Op het radionieuws durf ik weleens te zeggen: andermaal een glorieuze zege voor stamnummer 1.’ Chris Vandenabeele
‘Toen ik instapte, in de donkere jaren, waren we nog met 4000. Maar hoog in tribune 2, daar was het – ondanks alle verschrikkelijke sportieve ellende – altijd feest. Ik viel echt voor de authenticiteit en dat volkse karakter. Een Antwerpenaar is een brutale kerel met een goed hart. Die zegt: ‘Uit de weg, want ik zie u graag.’ Die mentaliteit past om de een of andere reden ook bij mij. Die onverklaarbare passie, het is om bang van te zijn. Het gaat door merg en been, kruipt letterlijk in mijn bloed. Op mijn veertigste begon ik eens te hyperventileren op de tribune. We speelden in tweede klasse en het werd duidelijk dat we opnieuw niet zouden promoveren. Als ik dan vanop afstand naar mezelf kijk, vind ik dat geweldig vreemd. Ook onze negentienjarige zoon Robbe heeft dat, die identificatie.
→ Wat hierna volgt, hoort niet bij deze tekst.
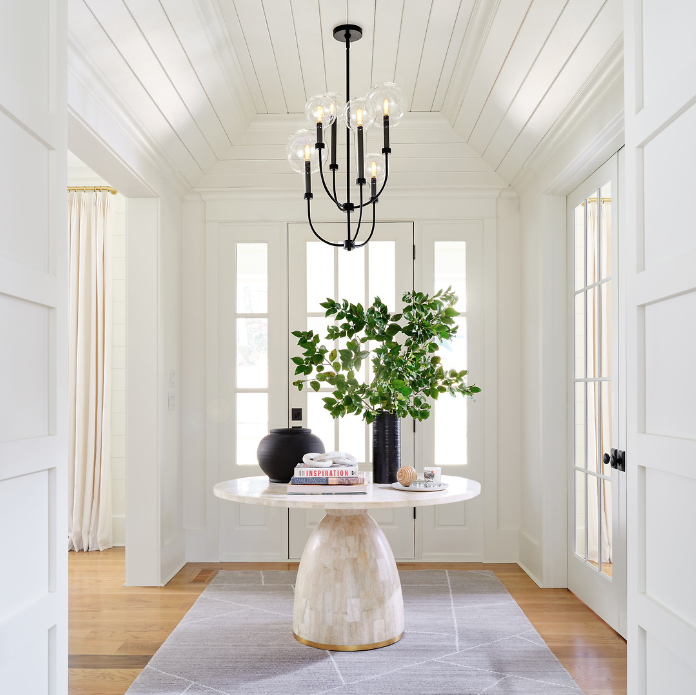 Contemporary entryway with a round marble table, black chandelier, and decorative items.
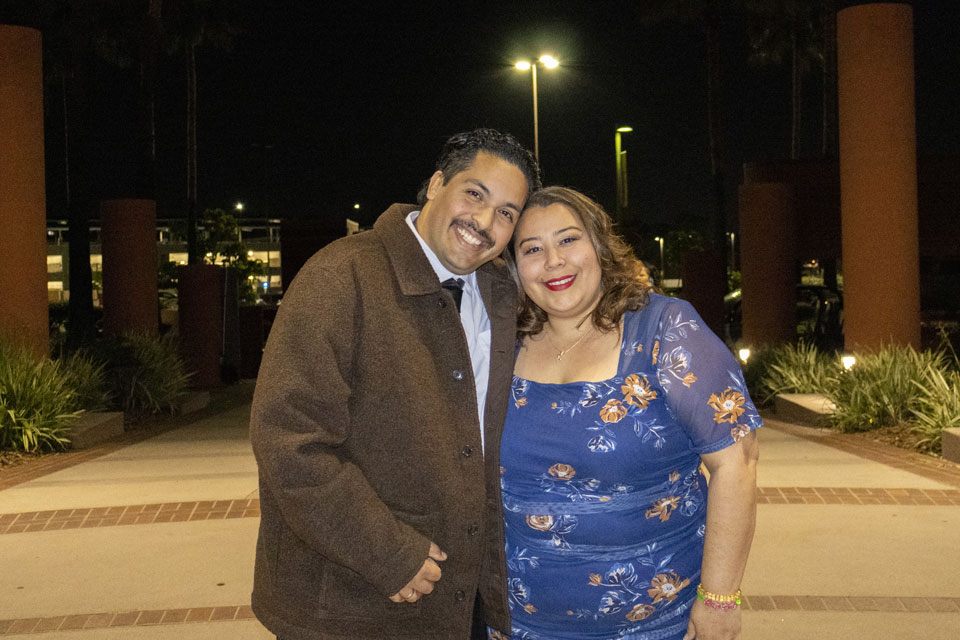Couple smiling together outdoors at night beneath campus columns at Cal State LA.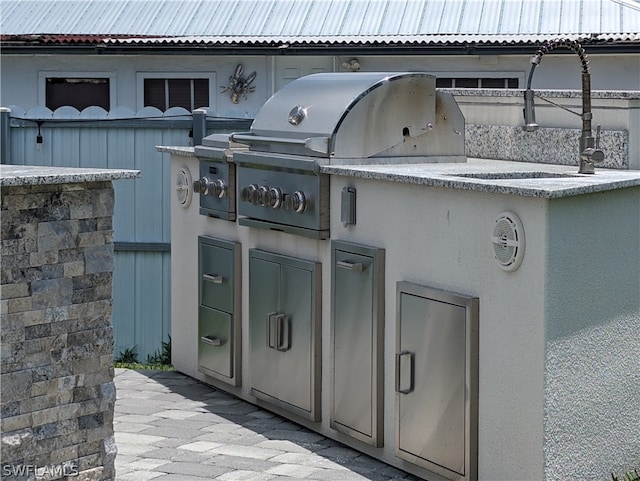 view of patio featuring an outdoor kitchen and a grill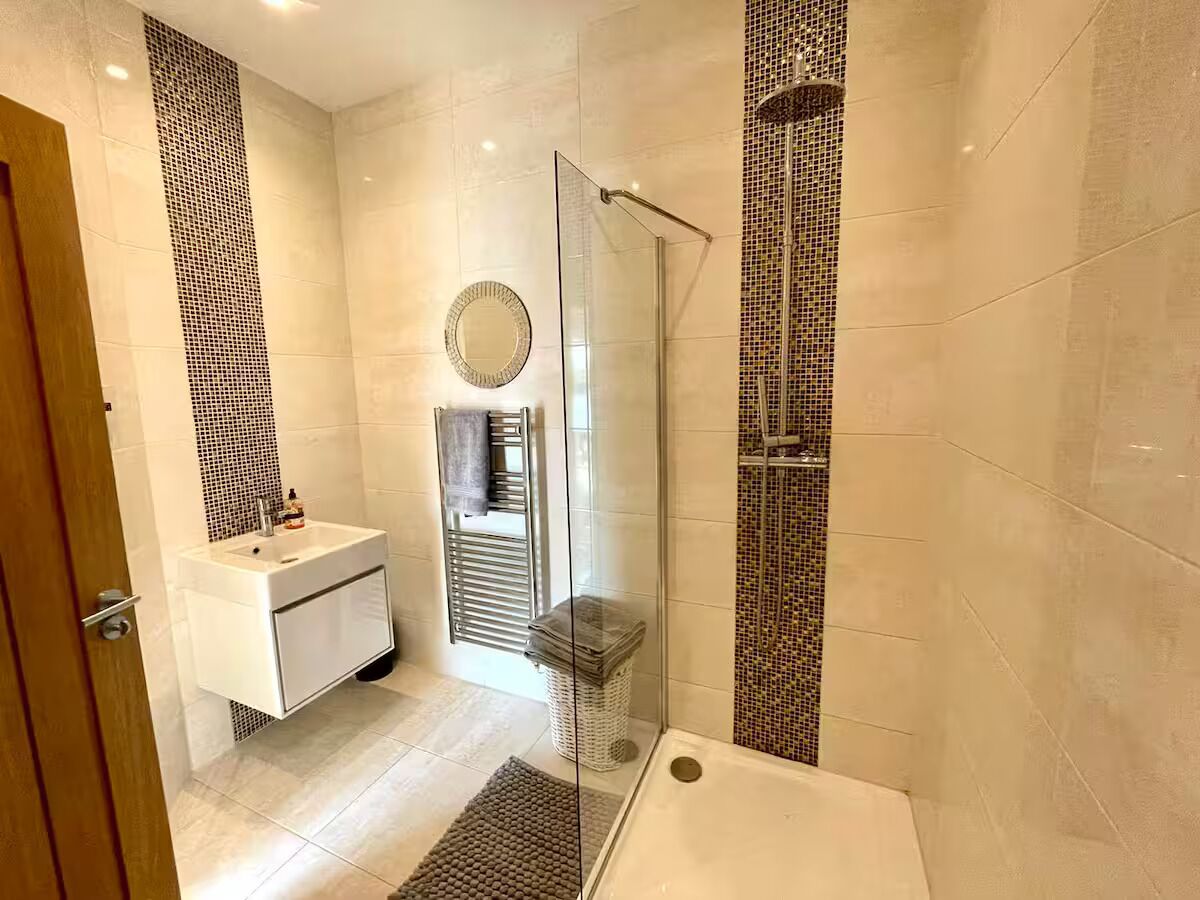 Een moderne badkamer met een douchecabine van glas, een wit wastafelmeubel en een betegelde douche.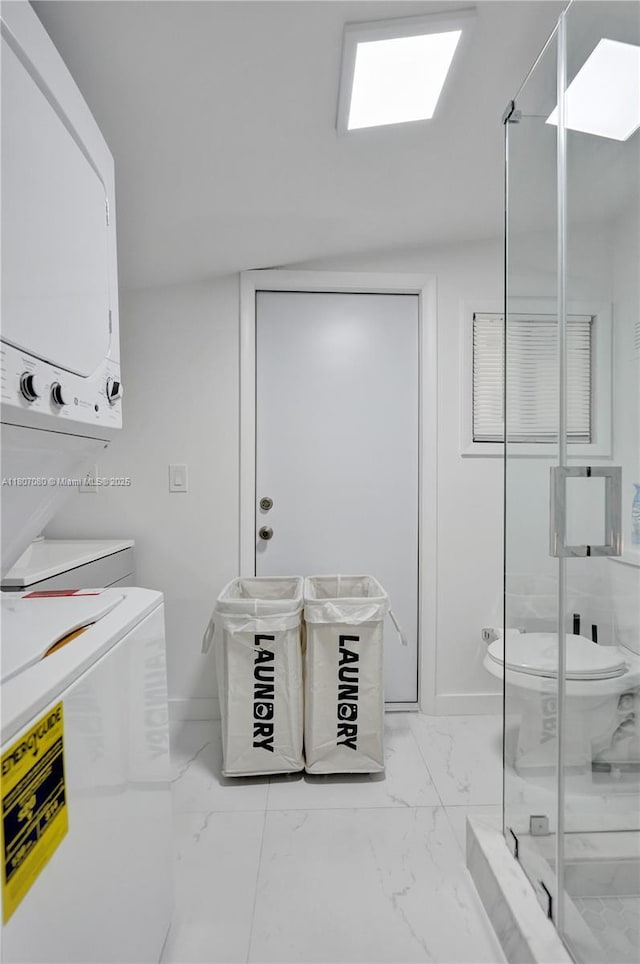 7531 Simms St, Hollywood, FL 33024 - laundry area featuring stacked washer / dryer and light marble finish floors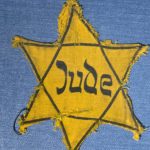 Nazi yellow star badges part of long history of forcing Jews to identify themselves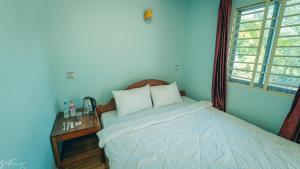 Postel nebo postele na pokoji v ubytování Koh Rong 71 Guesthouse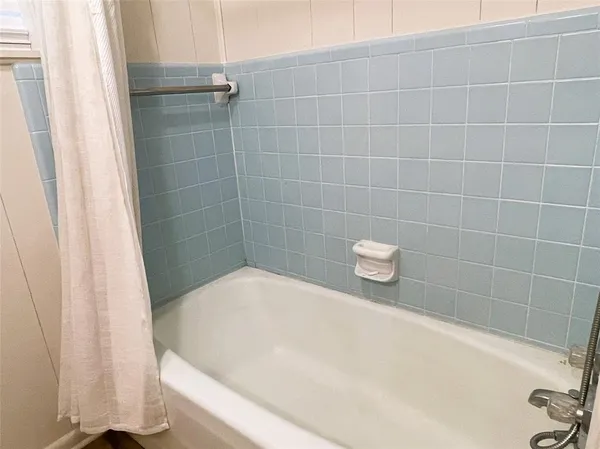 a bathroom with a bathtub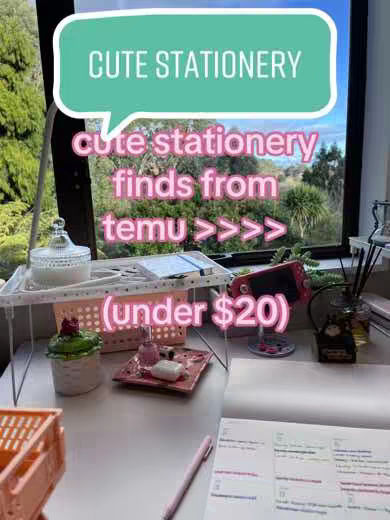 A well-lit, eye-level shot of a desk setup. The background is a window showing a green, tree-filled landscape, slightly blurred. A white desk holds stationery items including pink pen, a notebook, white candle holder, pink makeup tray, plus a peach-colored basket, and what might be a portable red game console, all near the window. Above the setup, a speech bubble graphic declares 'CUTE STATIONERY,' and further text indicates the products are from Temu and under $20.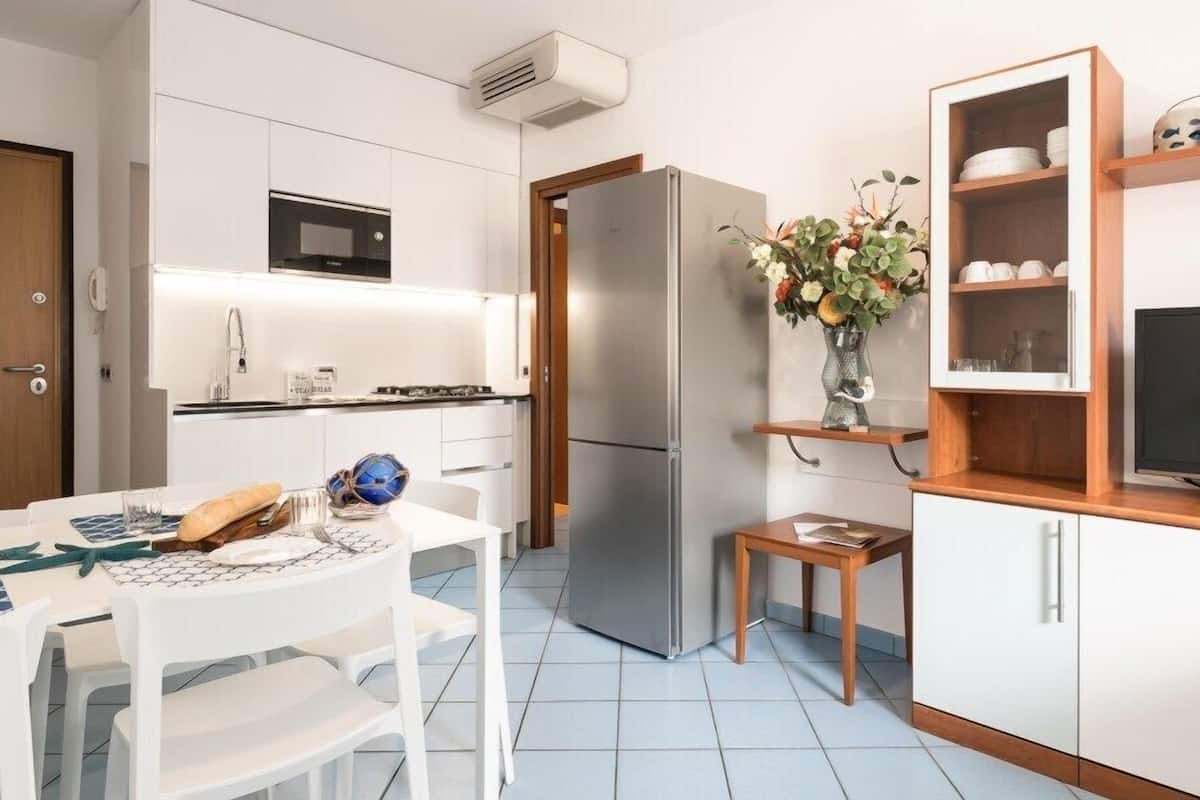 Family Apartment, 2 Bedrooms, Balcony | Living area | TV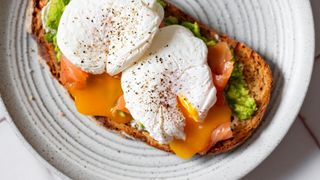 Two poached eggs with avocado on toast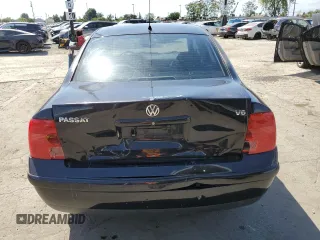 2000 Volkswagen Passat GLS z VIN WVWMD23B0YP307525, wystawiony jako Copart lot #57040775 z przebiegiem 167 440 mil mil oraz Szkoda całkowita • Salvage title. Historia ofert i sprzedaży dostępna na DreamBid. Obrazek 6.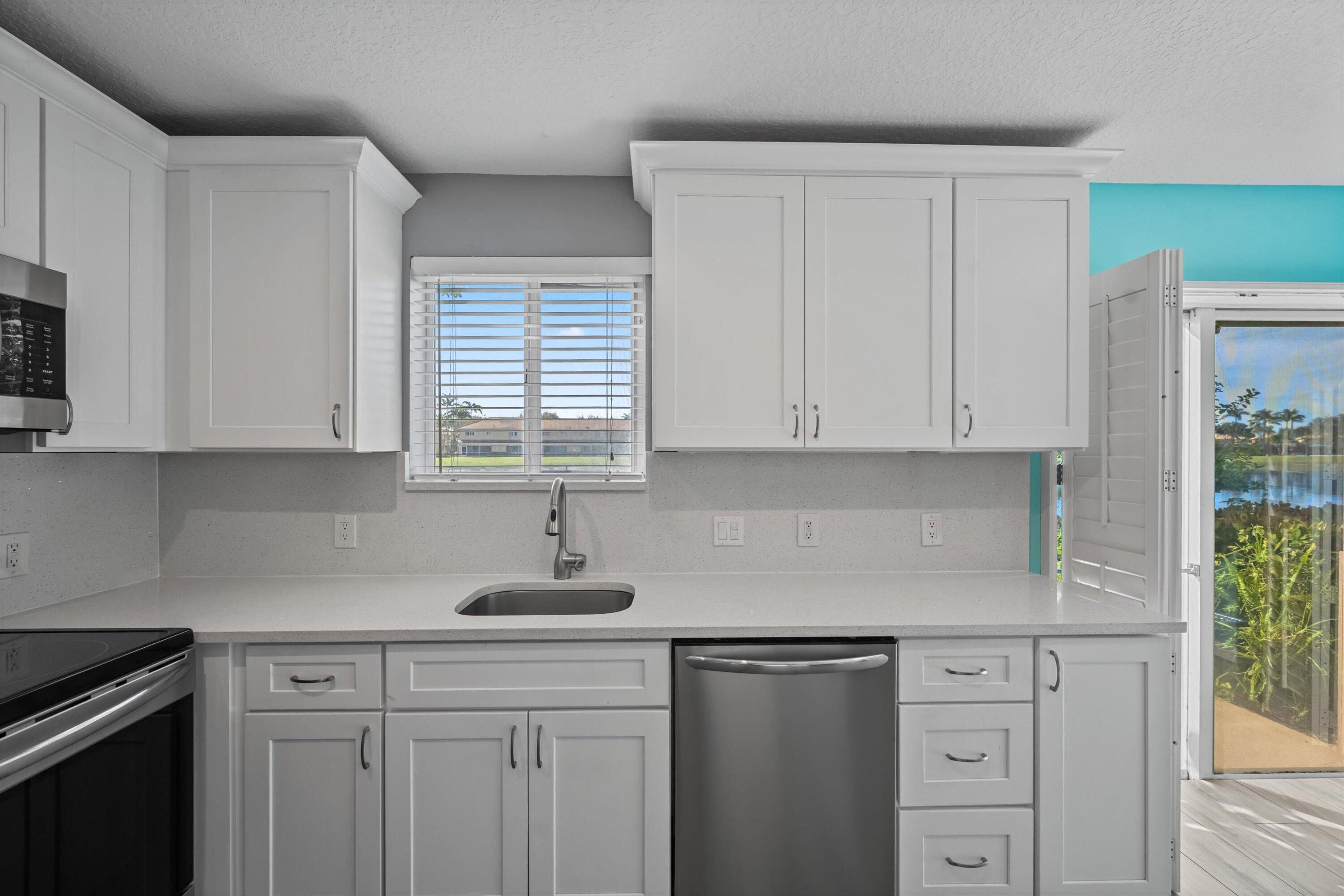 3486 Briar Bay Boulevard, Unit 101 West Palm Beach, FL 33411 - Photo 16 of 46 Kitchen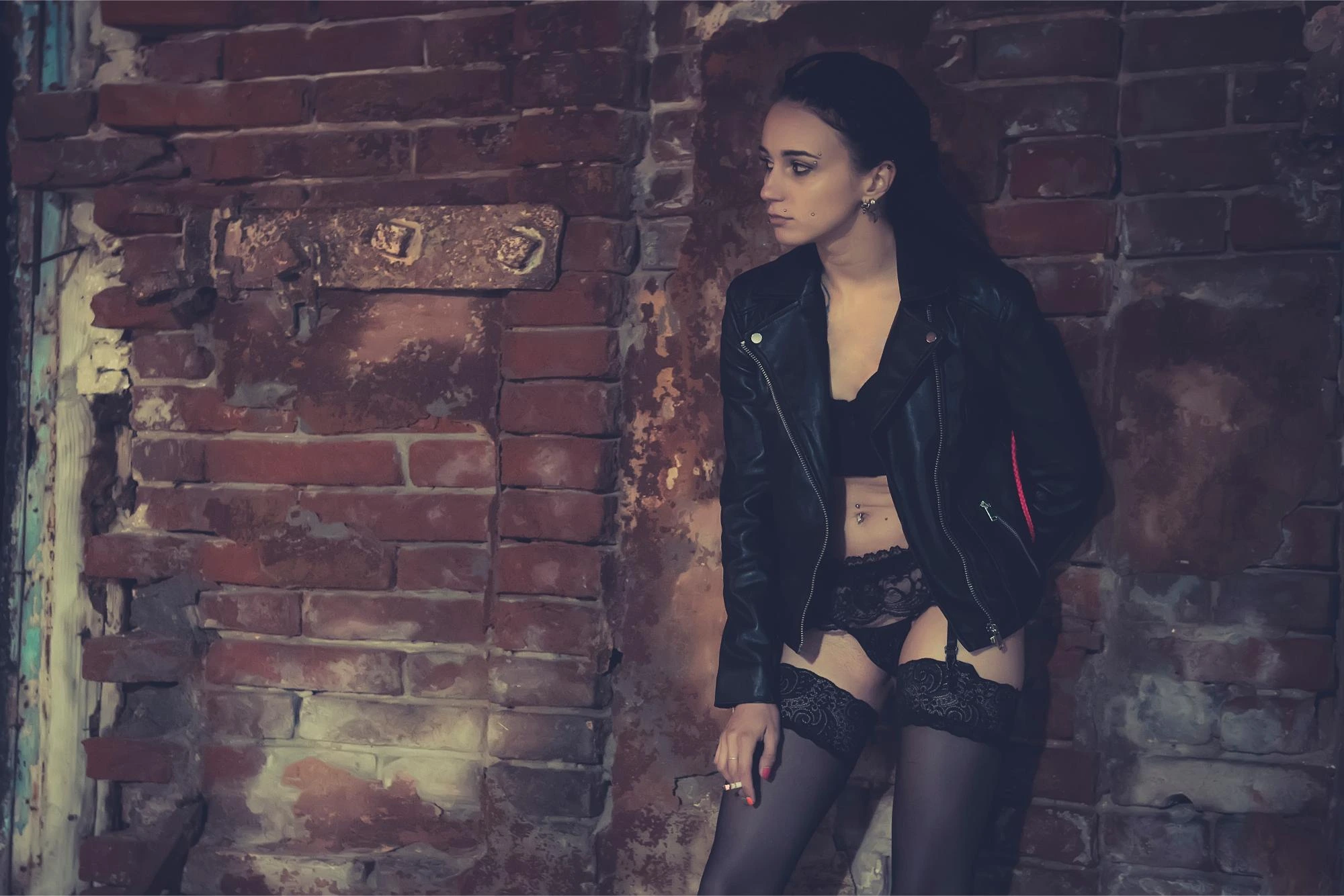 Woman in a black leather jacket and lace lingerie leaning against a rustic brick wall, gazing into the distance. Close-up of a woman wearing a black leather jacket, mini skirt, and fishnet stockings, leaning against a wall. Woman in black lace lingerie standing in a cozy bedroom with exposed brick walls, illuminated by warm lights. Woman in black lingerie lying on a bed in a softly lit bedroom with exposed brick walls, looking at the camera. Woman in black lace outfit standing in an underground parking lot, illuminated by car headlights in the background. Woman in black sheer lingerie reclining on a bed, with a large mirror reflecting her in the background. Woman in sunglasses holding a cocktail glass at a dimly lit bar, wearing red lipstick and a mysterious expression. Woman in fishnet stockings and high heels leaning against a wall in a dimly lit urban tunnel, lost in thought.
‘Door mijn nostalgische ziel koester ik het fotoboek De Bosuil: Royal Football Ground van de Nederlander Marco Magielse, met retrobeelden uit de jaren tachtig en negentig. Ik ben en blijf voor altijd een echte tribune 2-man, waar ik roep en ook soms scheld. Van emotie spring ik daar constant op. Tussen mijn cafévrienden ben ik niet de meest beleefde supporter.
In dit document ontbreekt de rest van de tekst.